Is it Back to the Future for the DOL’s Fiduciary Rule?

By Ted Godbout • June 15, 2018 • 0 Comments
While June 13 was widely cited as the last day the Department of Labor (DOL) could appeal to the U.S. Supreme Court the 5th Circuit’s ruling vacating the fiduciary rule, that day has now come – and gone.

So now the prevailing wisdom is that the DOL fiduciary rule, as it largely existed, is now dead and the old five-part test from 1975 comes back to life, which could be problematic for firms already operating under the new rule which had been in place for nearly a year.

It doesn’t come as a surprise that the DOL did not seek a review by the high court. AARP and three states had attempted in separate motions to intervene in the litigation, citing the DOL’s lack of action to appeal the case, but those efforts were soundly rejected.

In the wake of that decision by the Fifth Circuit, the DOL on May 7 issued Field Assistance Bulletin 2018-02 announcing that it was extending until further notice its temporary enforcement policy relating to its rule defining who is a fiduciary and the associated prohibited transaction exemptions.

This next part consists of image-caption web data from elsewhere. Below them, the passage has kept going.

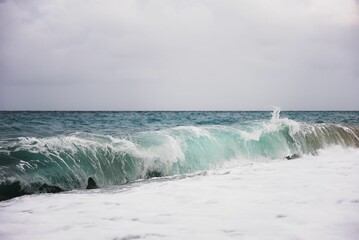 Large wave in the ocean crashing onto the shoreline, creating a white foam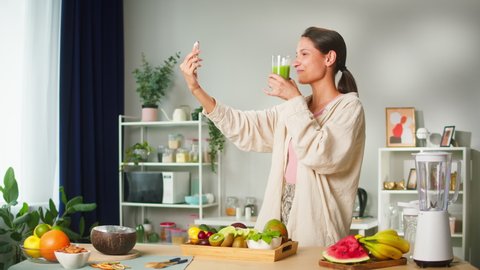 Young smiling woman speaking on video call and drinking juice, food blogger recording video vlog on smartphone how to cook smoothie. Healthy sweet detox cocktail. 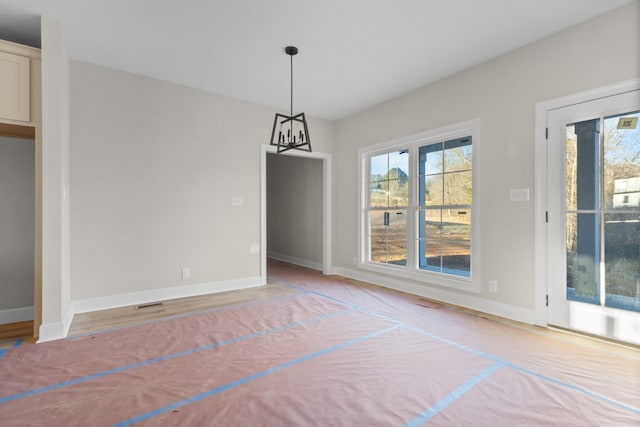 unfurnished dining area featuring light wood-style floors and baseboards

At the time, the DOL explained that, based on questions regarding fiduciary obligations in the aftermath of the March 15 ruling by the 5th Circuit, it had concluded that financial institutions should be permitted to continue relying on its temporary enforcement policy, pending the issuance of additional guidance.

The FAB advised that investment advice fiduciaries may rely on other available exemptions to the extent applicable after the 5th Circuit’s decision, such that the DOL “will not treat an adviser’s failure to rely upon such other exemptions as resulting in a violation of the prohibited transaction rules if the adviser meets the terms of this enforcement policy.”

At that time, the DOL also noted that it was evaluating the need for other temporary or permanent prohibited transaction relief for investment advice fiduciaries, including possible prospective and retroactive prohibited transaction relief.

While the 5th Circuit’s decision has the effect of eliminating the requirements of the fiduciary rule, it also does away with the BIC exemption, which provided a means for advisors to provide advice as an ERISA fiduciary and still receive commissions, also known as “conflicted” advice, in that it varies based on the advisor’s recommendation.

Meanwhile, the 5th Circuit still has not issued its “mandate” vacating the rule, which apparently was supposed to be done last month. To that end, the victorious plaintiffs in the 5th Circuit case recently asked the court to put the rule out of its collective “misery.” In a letter to the 5th Circuit, counsel for the plaintiffs noted that that court’s March 15 ruling vacating the fiduciary rule contained a docket entry noting that the mandate issue date would be May 7, 2018.

As if things weren’t interesting enough, about a month after the 5th Circuit’s decision, the Securities and Exchange Commission published its much-anticipated proposal to create a new fiduciary standard for advisors. Comments on the Regulation Best Interest, Form CRS Relationship Summary and the proposed interpretation regarding standards of conduct for investment advisers are requested by August 7.

The SEC Investor Advisory Committee was scheduled to hold a meeting in Atlanta June 14 to review the agency’s proposals.